Tuesday, April 2, 2013

Confessions to Make.

I have a confession.
I keep starting to write things and then not liking them, so I don't finish the post.


I keep wanting to talk about things - the stresses of my job, the contentment of my relationship, the relatable things those I love are going through - and I get about two paragraphs in, and can't turn it into a cohesive essay about anything & I get discouraged and delete whatever has been written. I have had a huge case of writer's block in the new year, and I can't seem to beat it.

A few examples:

Jim got me a new laptop for my birthday. This one has a fully functioning 'L' Key.

Sometimes I cry when I pet Kat Moss because it was just the two of us for so long, I feel like we're a true Duo, and she's seen me through the hardest of times as well as the best.

I think I give really good dating advice.

Apartment F is fucking nuts a bit looney; with so much distance between him and that relationship, I now know that he is everything I thought of him, but worse.
The kind of worse you only see with retrospect's 20/20 vision.

I've been reading more. A lot, actually.

I hatefuck watching Girls. I really don't like it, but then inevitably end up I watching it, hating it the whole time. Except for that episode where she stays with the handsome man in the Brownstone. I loved that one. All the rest of 'em though, make me want to take a cleansing shower. And I have theories why - which range from 'I simply don't like it' to 'As a society we are taught that women who are not conventionally beautiful (or even pretty at all) do not deserve love'.

Speaking of retrospect, I suspect that's the only view of the world that my own sense of self awareness can see.

I was terrified that I 'went back on my word' about so many things I said or wrote since I was single. I did, in fact. But I have forgiven myself, and allowed myself to enjoy having a home, a partner, and few less friends because I am healthier, happier and whole.

I want to be married.

I have always known that I function better in a world with external structure; which is why I am so happy now. But that, initofitself, makes me insecure, because I wish that I had the autonomy to be successful in creating - and thriving - within myself & my own internal sense of structure.
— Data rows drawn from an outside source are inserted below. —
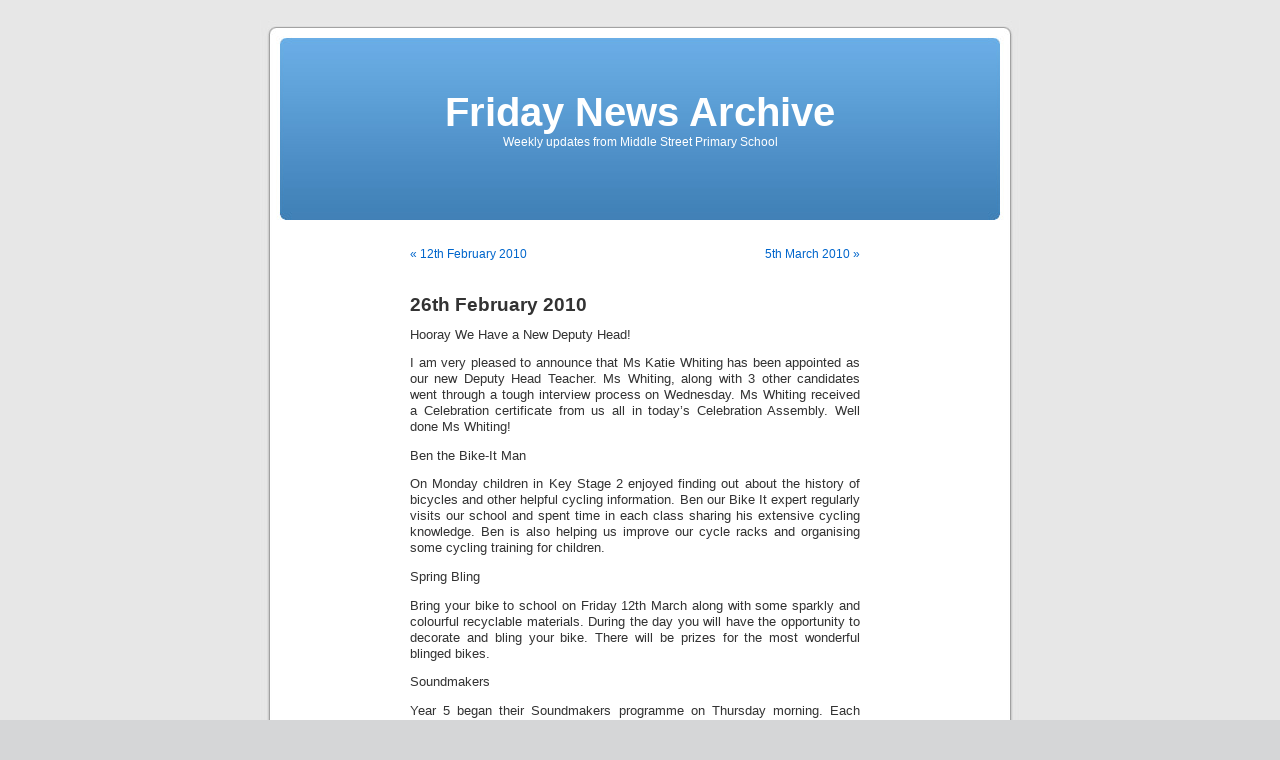

--- FILE ---
content_type: text/html
request_url: http://middlestreet.org/fridaynewsarchive/indexd251.html?p=274
body_size: 3234
content:
<!DOCTYPE html PUBLIC "-//W3C//DTD XHTML 1.0 Transitional//EN" "http://www.w3.org/TR/xhtml1/DTD/xhtml1-transitional.dtd">
<html xmlns="http://www.w3.org/1999/xhtml" lang="en-US">


<!-- Mirrored from friday.middlestreet.org/?p=274 by HTTrack Website Copier/3.x [XR&CO'2014], Mon, 21 Jul 2014 14:30:55 GMT -->
<!-- Added by HTTrack --><meta http-equiv="content-type" content="text/html;charset=UTF-8" /><!-- /Added by HTTrack -->
<head profile="http://gmpg.org/xfn/11">
<meta http-equiv="Content-Type" content="text/html; charset=UTF-8" />

<title>26th February 2010 &laquo;  Friday News Archive</title>

<link rel="stylesheet" href="wp-content/themes/default/style.css" type="text/css" media="screen" />
<link rel="pingback" href="xmlrpc.php" />

<style type="text/css" media="screen">

	#page { background: url("wp-content/themes/default/images/kubrickbgwide.jpg") repeat-y top; border: none; }

</style>

 

<link rel="alternate" type="application/rss+xml" title="Friday News Archive &raquo; Feed" href="indexd784.html?feed=rss2" />
<link rel="alternate" type="application/rss+xml" title="Friday News Archive &raquo; Comments Feed" href="indexa6da.html?feed=comments-rss2" />
<link rel="alternate" type="application/rss+xml" title="Friday News Archive &raquo; 26th February 2010 Comments Feed" href="index71f2.html?feed=rss2&amp;p=274" />
<link rel="EditURI" type="application/rsd+xml" title="RSD" href="xmlrpc0db0.php?rsd" />
<link rel="wlwmanifest" type="application/wlwmanifest+xml" href="wp-includes/wlwmanifest.xml" /> 
<link rel='prev' title='12th February 2010' href='indexcde3.html?p=272' />
<link rel='next' title='5th March 2010' href='index44be.html?p=276' />
<meta name="generator" content="WordPress 3.9.1" />
<link rel='canonical' href='indexd251.html?p=274' />
<link rel='shortlink' href='indexd251.html?p=274' />
</head>
<body class="single single-post postid-274 single-format-standard">
<div id="page">


<div id="header" role="banner">
	<div id="headerimg">
		<h1><a href="index.html">Friday News Archive</a></h1>
		<div class="description">Weekly updates from Middle Street Primary School</div>
	</div>
</div>
<hr />

	<div id="content" class="widecolumn" role="main">

	
		<div class="navigation">
			<div class="alignleft"><a href="indexcde3.html?p=272" rel="prev">&laquo; 12th February 2010</a></div>
			<div class="alignright"><a href="index44be.html?p=276" rel="next">5th March 2010 &raquo;</a></div>
		</div>

		<div class="post-274 post type-post status-publish format-standard hentry category-uncategorized" id="post-274">
			<h2>26th February 2010</h2>

			<div class="entry">
				<p>Hooray We Have a New Deputy Head!</p>
<p>I am very pleased to announce that Ms Katie Whiting has been appointed as our new Deputy Head Teacher. Ms Whiting, along with 3 other candidates went through a tough interview process on Wednesday. Ms Whiting received a Celebration certificate from us all in today’s Celebration Assembly. Well done Ms Whiting!</p>
<p>Ben the Bike-It Man</p>
<p>On Monday children in Key Stage 2 enjoyed finding out about the history of bicycles and other helpful cycling information. Ben our Bike It expert regularly visits our school and spent time in each class sharing his extensive cycling knowledge. Ben is also helping us improve our cycle racks and organising some cycling training for children.</p>
<p>Spring Bling</p>
<p>Bring your bike to school on Friday 12th March along with some sparkly and colourful recyclable materials. During the day you will have the opportunity to decorate and bling your bike. There will be prizes for the most wonderful blinged bikes.</p>
<p>Soundmakers</p>
<p>Year 5 began their Soundmakers programme on Thursday morning. Each child is learning a musical instrument. As I sat in my office I could hear keyboards, guitars, drums and loud parps from trombones and trumpets! Later in the year we will invite parents and carers in to enjoy the final musical performance the children are working towards.</p>
<p>On Time Teds</p>
<p>The winners this week are Reception who had just 3 late marks and Year 5 with only one late mark. Well done both classes.</p>
<p>What’s it Like to Live by the Sea?</p>
<p>Children in Years 3 and 4 are meeting with children from Banstead Junior School in Surrey on Tuesday.The children from Banstead Juniors want to find out from our children what it’s like to live by the sea.</p>
<p>Festival Parade</p>
<p>Help Please Calling all parents and carers. We would like to get a team together to help with the production of Middle Street’s main build for the Children’s Festival Parade in May. We would love you to get involved in this school community project. If you are interested in helping either on a regular or occasional basis please leave your name at the school office. A meeting will be arranged later next week. Don’t worry if you are not artistic it’s your enthusiasm and commitment that’s most appreciated. We look forward to hearing from you.</p>
<p>Congratulations to..</p>
<p>Tala and Tate who completed the 800 metres Sussex Beacon Youth race on Sunday. Well done Tala and Tate!</p>
<p>Maia Matofska-Dyer in Year 2 for achieving her 25 metres swimming certificate. Maia is now at stage 4 with her swimming. Mum and Dad are very proud! Well done Maia!</p>
<p>Easter Holidays It’s a short half term. School finishes for the Easter break on Wednesday 31st March and opens again on Monday 19th April</p>

								
				<p class="postmetadata alt">
					<small>
												This entry was posted on Friday, February 26th, 2010 at 3:17 pm and is filed under <a href="indexb31a.html?cat=1" title="View all posts in Uncategorized" rel="category">Uncategorized</a>.						You can follow any responses to this entry through the <a href='index71f2.html?feed=rss2&amp;p=274'>RSS 2.0</a> feed. 

													Responses are currently closed, but you can <a href="indexd251.html?p=274" rel="trackback">trackback</a> from your own site.
						
					</small>
				</p>

			</div>
		</div>

	
<!-- You can start editing here. -->


			<!-- If comments are closed. -->
		<p class="nocomments">Comments are closed.</p>

	


	
	</div>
I don't.


I am not friends with Goldi or Beauty anymore. I'm waiting for someone to ask why (no I'm not, actually) because the best poetic answer I can come up with is, 'I imagine I became very exhausting to be friends with.'

I'm very midly obsessed with Reed Krakoff.

That being said, I am grateful for my friendship with My Best Friend in San Francisco, and in our entire lives we have never been closer.

My aesthetic has changed quite drastically - with trend, job, osmosis and age. Think: fewer peace signs and more peplums. More Miu Miu, less Blue Life.

I'm cooking again, and for the first time in my adult life, I am open to the bougie Farmer's Market, locally sourced, clean food, organic mumbo jumbo I eschewed for so long, as it seemed like too slippery a slope into 400 calories a day of juices and maybe some prunes to wash it down. That fear was apparently too slippery of a slope itself, because it wasn't & I love it. Admittedly, that may have more to do with the quality of Instagram photo it affords, but really? Who cares?

These are all things I have wanted to write about, but haven't had the creative energy to ruminate on. With job, and an actual life that I enjoy just experiencing, and not necessarily dissecting every detail of (or if I do, I tend to do it ad nauseam to Jim, who is a very good listener).

Though, I do try and keep the I Want To Be Marrieds to a minimum.